(WHAT IS ASKED):
Output, with no changes, the span of lines that opens with the line containing "What is the extent" and closes with the last line.

(RECORDS TO USE):

-.-.-

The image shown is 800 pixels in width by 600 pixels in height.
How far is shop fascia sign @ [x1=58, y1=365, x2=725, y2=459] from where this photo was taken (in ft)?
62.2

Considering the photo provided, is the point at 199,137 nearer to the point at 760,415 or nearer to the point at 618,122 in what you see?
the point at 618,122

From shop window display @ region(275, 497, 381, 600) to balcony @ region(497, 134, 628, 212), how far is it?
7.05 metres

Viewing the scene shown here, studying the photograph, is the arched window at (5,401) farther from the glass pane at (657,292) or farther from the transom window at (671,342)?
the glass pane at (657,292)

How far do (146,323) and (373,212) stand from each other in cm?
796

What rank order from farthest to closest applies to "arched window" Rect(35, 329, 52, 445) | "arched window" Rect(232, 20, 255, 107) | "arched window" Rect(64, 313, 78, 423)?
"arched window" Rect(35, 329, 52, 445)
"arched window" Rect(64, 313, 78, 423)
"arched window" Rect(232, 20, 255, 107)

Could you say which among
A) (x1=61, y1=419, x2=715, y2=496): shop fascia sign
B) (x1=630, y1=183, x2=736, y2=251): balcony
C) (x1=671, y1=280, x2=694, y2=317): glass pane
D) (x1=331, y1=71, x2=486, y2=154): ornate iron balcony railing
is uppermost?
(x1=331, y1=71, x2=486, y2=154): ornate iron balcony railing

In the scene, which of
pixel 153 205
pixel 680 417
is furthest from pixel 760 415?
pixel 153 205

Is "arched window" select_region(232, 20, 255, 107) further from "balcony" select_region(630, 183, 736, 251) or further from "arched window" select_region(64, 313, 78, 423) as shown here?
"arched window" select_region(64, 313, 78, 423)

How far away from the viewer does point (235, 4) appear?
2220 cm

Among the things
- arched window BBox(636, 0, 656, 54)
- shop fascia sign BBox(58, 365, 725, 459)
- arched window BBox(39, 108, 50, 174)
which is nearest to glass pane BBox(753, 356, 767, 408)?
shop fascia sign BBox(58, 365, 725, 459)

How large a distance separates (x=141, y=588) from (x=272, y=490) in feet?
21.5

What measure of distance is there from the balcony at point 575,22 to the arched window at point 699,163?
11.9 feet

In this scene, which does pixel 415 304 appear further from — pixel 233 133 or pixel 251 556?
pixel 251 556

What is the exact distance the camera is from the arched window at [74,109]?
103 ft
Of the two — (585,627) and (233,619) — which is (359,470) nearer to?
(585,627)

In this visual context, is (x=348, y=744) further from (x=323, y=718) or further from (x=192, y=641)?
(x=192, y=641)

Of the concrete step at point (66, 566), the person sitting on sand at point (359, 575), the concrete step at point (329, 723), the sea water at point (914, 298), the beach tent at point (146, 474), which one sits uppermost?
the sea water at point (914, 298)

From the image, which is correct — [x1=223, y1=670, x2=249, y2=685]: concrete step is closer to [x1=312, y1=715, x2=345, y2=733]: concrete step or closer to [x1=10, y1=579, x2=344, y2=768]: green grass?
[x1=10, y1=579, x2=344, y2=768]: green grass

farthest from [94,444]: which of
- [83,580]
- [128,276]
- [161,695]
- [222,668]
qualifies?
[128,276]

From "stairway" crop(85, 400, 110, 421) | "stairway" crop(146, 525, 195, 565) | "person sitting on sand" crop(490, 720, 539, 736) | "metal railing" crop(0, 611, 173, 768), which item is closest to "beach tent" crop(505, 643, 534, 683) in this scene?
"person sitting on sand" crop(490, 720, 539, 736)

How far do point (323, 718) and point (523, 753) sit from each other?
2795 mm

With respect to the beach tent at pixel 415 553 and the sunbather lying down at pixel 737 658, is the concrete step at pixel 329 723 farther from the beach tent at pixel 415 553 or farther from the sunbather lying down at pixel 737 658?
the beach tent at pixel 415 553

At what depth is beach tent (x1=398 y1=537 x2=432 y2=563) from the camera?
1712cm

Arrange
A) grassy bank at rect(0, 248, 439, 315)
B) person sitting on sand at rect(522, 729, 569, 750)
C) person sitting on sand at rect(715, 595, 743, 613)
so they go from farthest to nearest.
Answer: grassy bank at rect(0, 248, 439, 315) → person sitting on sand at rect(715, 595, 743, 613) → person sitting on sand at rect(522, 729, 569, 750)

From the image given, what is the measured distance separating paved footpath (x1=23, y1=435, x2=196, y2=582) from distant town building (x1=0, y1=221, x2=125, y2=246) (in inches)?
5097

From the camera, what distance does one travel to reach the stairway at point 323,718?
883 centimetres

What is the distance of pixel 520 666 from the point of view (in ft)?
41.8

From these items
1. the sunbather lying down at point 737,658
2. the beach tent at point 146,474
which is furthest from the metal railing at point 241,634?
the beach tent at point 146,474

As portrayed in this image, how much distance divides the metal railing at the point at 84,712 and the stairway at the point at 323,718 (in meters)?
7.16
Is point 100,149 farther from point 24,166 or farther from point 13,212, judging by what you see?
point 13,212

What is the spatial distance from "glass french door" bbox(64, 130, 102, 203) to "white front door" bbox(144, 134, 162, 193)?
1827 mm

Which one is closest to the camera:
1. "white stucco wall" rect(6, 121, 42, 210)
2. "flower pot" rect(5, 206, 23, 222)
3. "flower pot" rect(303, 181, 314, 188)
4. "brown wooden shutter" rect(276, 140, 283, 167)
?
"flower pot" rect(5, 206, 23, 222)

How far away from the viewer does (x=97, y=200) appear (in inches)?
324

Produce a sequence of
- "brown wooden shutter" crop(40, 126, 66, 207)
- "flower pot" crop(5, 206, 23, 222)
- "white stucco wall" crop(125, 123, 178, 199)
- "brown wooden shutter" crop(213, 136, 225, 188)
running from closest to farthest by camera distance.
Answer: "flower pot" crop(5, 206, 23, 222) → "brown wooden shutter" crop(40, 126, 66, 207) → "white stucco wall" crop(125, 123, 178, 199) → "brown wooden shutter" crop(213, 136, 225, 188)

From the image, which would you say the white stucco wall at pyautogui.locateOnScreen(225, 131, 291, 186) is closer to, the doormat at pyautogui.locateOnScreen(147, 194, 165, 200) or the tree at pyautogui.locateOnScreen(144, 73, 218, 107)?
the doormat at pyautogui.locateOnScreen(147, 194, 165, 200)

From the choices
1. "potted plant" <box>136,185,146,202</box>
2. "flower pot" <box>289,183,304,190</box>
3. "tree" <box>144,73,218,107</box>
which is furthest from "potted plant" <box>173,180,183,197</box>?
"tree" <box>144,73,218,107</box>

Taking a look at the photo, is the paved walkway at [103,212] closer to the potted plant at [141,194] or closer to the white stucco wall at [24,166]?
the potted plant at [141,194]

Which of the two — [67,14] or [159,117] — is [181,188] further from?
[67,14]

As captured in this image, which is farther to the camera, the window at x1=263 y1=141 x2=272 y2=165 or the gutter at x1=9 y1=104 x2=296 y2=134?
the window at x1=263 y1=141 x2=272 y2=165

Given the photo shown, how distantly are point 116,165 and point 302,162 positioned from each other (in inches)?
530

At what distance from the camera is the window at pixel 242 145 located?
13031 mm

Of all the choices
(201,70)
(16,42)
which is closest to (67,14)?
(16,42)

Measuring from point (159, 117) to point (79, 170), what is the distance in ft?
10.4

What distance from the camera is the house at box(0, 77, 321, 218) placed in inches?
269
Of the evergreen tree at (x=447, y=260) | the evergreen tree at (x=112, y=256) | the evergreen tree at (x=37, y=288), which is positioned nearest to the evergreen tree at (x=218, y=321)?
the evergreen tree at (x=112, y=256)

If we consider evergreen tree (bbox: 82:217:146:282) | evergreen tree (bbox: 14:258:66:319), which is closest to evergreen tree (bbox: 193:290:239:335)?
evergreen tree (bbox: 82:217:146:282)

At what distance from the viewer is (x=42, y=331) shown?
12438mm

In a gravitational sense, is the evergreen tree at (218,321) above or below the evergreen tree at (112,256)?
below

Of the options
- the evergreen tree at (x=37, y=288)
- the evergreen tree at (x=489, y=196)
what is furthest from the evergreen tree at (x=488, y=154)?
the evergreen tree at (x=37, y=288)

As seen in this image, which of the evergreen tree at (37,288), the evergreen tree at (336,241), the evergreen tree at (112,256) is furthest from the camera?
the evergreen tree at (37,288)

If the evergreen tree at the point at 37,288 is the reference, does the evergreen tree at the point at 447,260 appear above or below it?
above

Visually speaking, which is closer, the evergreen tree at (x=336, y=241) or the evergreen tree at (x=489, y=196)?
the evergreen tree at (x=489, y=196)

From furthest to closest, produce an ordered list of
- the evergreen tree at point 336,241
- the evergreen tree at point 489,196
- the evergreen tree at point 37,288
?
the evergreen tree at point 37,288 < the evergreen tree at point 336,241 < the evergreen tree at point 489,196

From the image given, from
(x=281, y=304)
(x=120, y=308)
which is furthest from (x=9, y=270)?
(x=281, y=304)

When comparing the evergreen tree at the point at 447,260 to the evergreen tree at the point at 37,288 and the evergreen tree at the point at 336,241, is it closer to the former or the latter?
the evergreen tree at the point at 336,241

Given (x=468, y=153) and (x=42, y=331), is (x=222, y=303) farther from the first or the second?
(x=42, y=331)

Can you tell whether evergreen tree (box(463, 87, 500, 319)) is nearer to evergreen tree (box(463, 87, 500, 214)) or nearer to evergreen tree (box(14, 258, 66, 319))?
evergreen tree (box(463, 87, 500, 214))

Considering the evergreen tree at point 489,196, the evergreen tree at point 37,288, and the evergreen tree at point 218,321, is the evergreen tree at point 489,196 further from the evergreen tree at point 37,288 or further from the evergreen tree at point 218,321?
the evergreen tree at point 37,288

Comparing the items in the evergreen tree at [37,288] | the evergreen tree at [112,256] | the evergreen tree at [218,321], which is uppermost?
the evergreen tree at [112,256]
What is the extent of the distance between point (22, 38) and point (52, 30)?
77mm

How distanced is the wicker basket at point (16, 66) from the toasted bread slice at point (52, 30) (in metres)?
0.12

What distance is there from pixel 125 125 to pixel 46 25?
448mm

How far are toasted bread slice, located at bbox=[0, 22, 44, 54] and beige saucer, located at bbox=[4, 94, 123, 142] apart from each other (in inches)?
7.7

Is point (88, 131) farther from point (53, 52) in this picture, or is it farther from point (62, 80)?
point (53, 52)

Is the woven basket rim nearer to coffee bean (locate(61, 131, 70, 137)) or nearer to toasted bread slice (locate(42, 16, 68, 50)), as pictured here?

-.-.-

(RESPONSE TO THIS TASK):
What is the extent of the distance between point (22, 38) and point (52, 30)?
77mm

How distanced is the wicker basket at point (16, 66) from the toasted bread slice at point (52, 30) (in metres)?
0.12

What distance is there from pixel 125 125 to pixel 46 25?
448mm

How far are toasted bread slice, located at bbox=[0, 22, 44, 54] and beige saucer, located at bbox=[4, 94, 123, 142] apart from each other (in inches)?
7.7

Is point (88, 131) farther from point (53, 52) in this picture, or is it farther from point (62, 80)?
point (53, 52)

Is the woven basket rim nearer to coffee bean (locate(61, 131, 70, 137)) or nearer to toasted bread slice (locate(42, 16, 68, 50)), as pictured here?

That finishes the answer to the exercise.